What to do: Rewrite the material below with "bird's foot" changed to "bird's claw" and all other text left untouched.

Exercise data:
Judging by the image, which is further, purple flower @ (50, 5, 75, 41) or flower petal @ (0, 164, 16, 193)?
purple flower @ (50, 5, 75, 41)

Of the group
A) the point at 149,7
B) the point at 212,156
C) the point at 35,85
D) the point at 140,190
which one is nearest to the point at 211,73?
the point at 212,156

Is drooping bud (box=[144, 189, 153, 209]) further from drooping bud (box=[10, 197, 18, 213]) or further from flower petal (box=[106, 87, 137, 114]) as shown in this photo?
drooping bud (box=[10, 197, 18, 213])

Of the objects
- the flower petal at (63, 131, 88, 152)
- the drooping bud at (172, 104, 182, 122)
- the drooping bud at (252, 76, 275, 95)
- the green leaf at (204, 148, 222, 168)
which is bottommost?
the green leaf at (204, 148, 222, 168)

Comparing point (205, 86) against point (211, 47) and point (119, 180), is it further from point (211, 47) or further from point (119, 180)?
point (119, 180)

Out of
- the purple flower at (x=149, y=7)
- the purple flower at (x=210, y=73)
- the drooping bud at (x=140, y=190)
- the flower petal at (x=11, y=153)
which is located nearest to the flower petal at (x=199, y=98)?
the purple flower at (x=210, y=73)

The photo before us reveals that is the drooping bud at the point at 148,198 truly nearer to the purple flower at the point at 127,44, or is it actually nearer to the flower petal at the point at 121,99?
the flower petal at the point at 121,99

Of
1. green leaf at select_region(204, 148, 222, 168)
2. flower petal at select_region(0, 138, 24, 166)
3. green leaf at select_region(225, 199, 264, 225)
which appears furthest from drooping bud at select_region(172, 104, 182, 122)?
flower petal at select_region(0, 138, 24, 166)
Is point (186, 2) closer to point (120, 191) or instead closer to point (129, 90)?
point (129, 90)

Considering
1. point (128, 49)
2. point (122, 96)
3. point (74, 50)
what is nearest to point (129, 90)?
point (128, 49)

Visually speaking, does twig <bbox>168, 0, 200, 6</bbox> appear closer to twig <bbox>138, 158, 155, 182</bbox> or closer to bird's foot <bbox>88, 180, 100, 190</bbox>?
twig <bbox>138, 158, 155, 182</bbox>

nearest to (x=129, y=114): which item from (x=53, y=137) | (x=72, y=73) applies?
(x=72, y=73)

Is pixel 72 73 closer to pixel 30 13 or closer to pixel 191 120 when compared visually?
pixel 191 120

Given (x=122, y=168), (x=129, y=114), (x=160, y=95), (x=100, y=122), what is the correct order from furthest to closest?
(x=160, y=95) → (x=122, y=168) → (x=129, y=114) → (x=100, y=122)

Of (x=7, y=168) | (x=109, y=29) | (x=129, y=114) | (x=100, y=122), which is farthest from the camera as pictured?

Exercise solution:
Judging by the image, which is further, purple flower @ (50, 5, 75, 41) or flower petal @ (0, 164, 16, 193)?
purple flower @ (50, 5, 75, 41)

Of the group
A) the point at 149,7
B) the point at 212,156
C) the point at 35,85
D) the point at 140,190
which one is nearest to the point at 211,73?
the point at 212,156

Is drooping bud (box=[144, 189, 153, 209]) further from drooping bud (box=[10, 197, 18, 213]) or further from flower petal (box=[106, 87, 137, 114]) as shown in this photo?
drooping bud (box=[10, 197, 18, 213])

Of the objects
- the flower petal at (63, 131, 88, 152)
- the drooping bud at (172, 104, 182, 122)
- the drooping bud at (252, 76, 275, 95)
- the green leaf at (204, 148, 222, 168)
which is bottommost?
the green leaf at (204, 148, 222, 168)

Comparing point (205, 86) against point (211, 47) and point (119, 180), is it further from point (211, 47) or further from point (119, 180)?
point (119, 180)

Out of
- the purple flower at (x=149, y=7)
- the purple flower at (x=210, y=73)
- the drooping bud at (x=140, y=190)
- the flower petal at (x=11, y=153)
which is located nearest to the flower petal at (x=199, y=98)?
the purple flower at (x=210, y=73)

The photo before us reveals that is the drooping bud at the point at 148,198 truly nearer to the purple flower at the point at 127,44, or is it actually nearer to the flower petal at the point at 121,99?
the flower petal at the point at 121,99

Of
1. green leaf at select_region(204, 148, 222, 168)
2. flower petal at select_region(0, 138, 24, 166)
3. green leaf at select_region(225, 199, 264, 225)
which appears furthest from drooping bud at select_region(172, 104, 182, 122)?
flower petal at select_region(0, 138, 24, 166)
Is point (186, 2) closer to point (120, 191) or instead closer to point (129, 90)?
point (129, 90)

Considering
1. point (128, 49)
2. point (122, 96)
3. point (74, 50)
what is nearest to point (129, 90)?
point (128, 49)

Visually speaking, does twig <bbox>168, 0, 200, 6</bbox> appear closer to twig <bbox>138, 158, 155, 182</bbox> or closer to bird's claw <bbox>88, 180, 100, 190</bbox>?
twig <bbox>138, 158, 155, 182</bbox>

nearest to (x=129, y=114): which item from (x=53, y=137) | (x=72, y=73) applies?
(x=72, y=73)

Is pixel 72 73 closer to pixel 30 13 or closer to pixel 191 120 when compared visually?
pixel 191 120

Given (x=122, y=168), (x=129, y=114), (x=160, y=95), (x=100, y=122), what is the correct order from furthest to closest?
(x=160, y=95) → (x=122, y=168) → (x=129, y=114) → (x=100, y=122)

Of (x=7, y=168) | (x=109, y=29) | (x=129, y=114) | (x=100, y=122), which is farthest from the camera as pictured?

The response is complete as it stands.